The Sunday Mail
The Zimbabwe Consolidated Diamond Company (ZCDC) has intensified efforts to tap into Botswana’s diamond value chain in a bid to capitalise on the precious gem stones.
Zimbabwe has lost several millions of dollars in potential diamond revenue due to inadequacies, inefficiencies and under-pricing in the value chain, which saw some stones going for as low as US$30 per carat.
In an effort to stop further prejudice to the nation, the ZCDC in March exited the market so as to develop effective systems and capacity for best practice in cleaning, sorting and valuation with the move being supported by the Reserve Bank of Zimbabwe (RBZ), which gave the entity capital support.
Their efforts have also been boosted by strong performance on the production front, which has seen them reaping over 1,5 million carats so far this year; compared to just 961 537 carats that earned the country just over US$42 million last year.
The Botswana example
Contributing 23 percent of the world diamond output, Botswana has been mining the precious stones since 1969 and the sector is one of the key pillars of the Southern African country’s economy, accounting for 20 percent of the Gross Domestic Product (GDP) as well as 35 percent of fiscal revenue.
Just like is the new set-up locally where the State has taken over diamond mining operations, the Botswana government is a major shareholder in Debswana – which exploits the precious stones – together with international diamond miner De Beers.
The joint venture has four diamond mines, namely Damtshaa, Orapa, Jwaneng and Letlhakane.
According to ZCDC chief executive officer Dr Morris Mpofu, the State miner has been on an offensive in search of knowledge to implement best practice.
“In an effort to learn from industry leaders internationally, ZCDC engaged the Botswana government through the assistance of the Ministry of Mines and Mining Development,” said Dr Mpofu.
“An initial visit was made by members of the Diamond Value Management Project, comprising the CEO and other management executives.
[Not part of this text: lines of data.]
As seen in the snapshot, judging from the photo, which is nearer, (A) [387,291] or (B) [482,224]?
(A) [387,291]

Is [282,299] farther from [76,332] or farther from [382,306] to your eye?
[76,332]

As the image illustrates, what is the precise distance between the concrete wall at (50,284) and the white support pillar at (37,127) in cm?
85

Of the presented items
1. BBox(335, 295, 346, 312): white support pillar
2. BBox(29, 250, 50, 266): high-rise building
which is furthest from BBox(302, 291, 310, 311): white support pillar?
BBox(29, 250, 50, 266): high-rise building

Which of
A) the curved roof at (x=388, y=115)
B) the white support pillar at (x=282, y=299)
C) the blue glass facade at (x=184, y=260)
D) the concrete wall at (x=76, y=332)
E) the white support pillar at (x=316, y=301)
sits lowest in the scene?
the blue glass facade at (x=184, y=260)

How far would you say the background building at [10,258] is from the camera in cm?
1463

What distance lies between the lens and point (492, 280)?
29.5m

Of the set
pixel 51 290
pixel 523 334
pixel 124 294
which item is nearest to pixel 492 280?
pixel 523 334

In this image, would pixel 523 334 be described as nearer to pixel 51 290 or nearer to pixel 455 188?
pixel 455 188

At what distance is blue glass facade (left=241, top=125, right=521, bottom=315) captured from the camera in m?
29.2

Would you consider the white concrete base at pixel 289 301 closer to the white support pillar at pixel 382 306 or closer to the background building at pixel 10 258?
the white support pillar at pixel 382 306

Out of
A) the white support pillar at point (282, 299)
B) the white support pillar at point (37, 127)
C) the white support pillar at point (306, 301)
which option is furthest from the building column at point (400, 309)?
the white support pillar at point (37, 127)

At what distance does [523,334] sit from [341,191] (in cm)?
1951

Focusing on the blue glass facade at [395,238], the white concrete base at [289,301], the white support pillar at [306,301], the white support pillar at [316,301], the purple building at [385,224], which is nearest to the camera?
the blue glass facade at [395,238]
“The team was taken through the downstream value management industries, which comprise cleaning, sorting, valuation, sales and marketing. The visit showed the current bottlenecks in ZCDC’s Diamond Value Management (DVM) systems, infrastructure and processes and the necessary steps and investment that ZCDC should make to address the same,” he said.
Engagements between Mines and Mining Development Minister Walter Chidhakwa and Botswana’s Mines and Mining Promotion Minister Sadique Kebonang saw Botswana Government Diamond Valuators (GDVs) coming down to Chiadzwa last week and sampling 140 000 carats of the 1,4 million carats stockpiled by ZCDC.
The Botswana GDVs, according to ZCDC, gave positive feedback on the sorted diamonds and are now expected back in a fortnight when they will comprehensively valuate the rest of the 1,4 million carats ahead of an international auction that could earn Zimbabwe up to US$200 million.
“The Botswana GDVs first visit last week conducted an assessment by sampling about 10 percent of Zimbabwe’s sorted diamonds.
“The visit by Botswana GDVs marked the beginning of a mutually beneficial relationship that could benefit Zimbabwe and Botswana through strengthening the Southern African region’s diamond mining industry.
“Having given positive feedback on the quality of the diamonds, the Botswana GDVs are expected back to Zimbabwe in the next two weeks to now conduct a comprehensive valuation of the 1,4 million carats in preparation for a possible sale,” Dr Mpofu.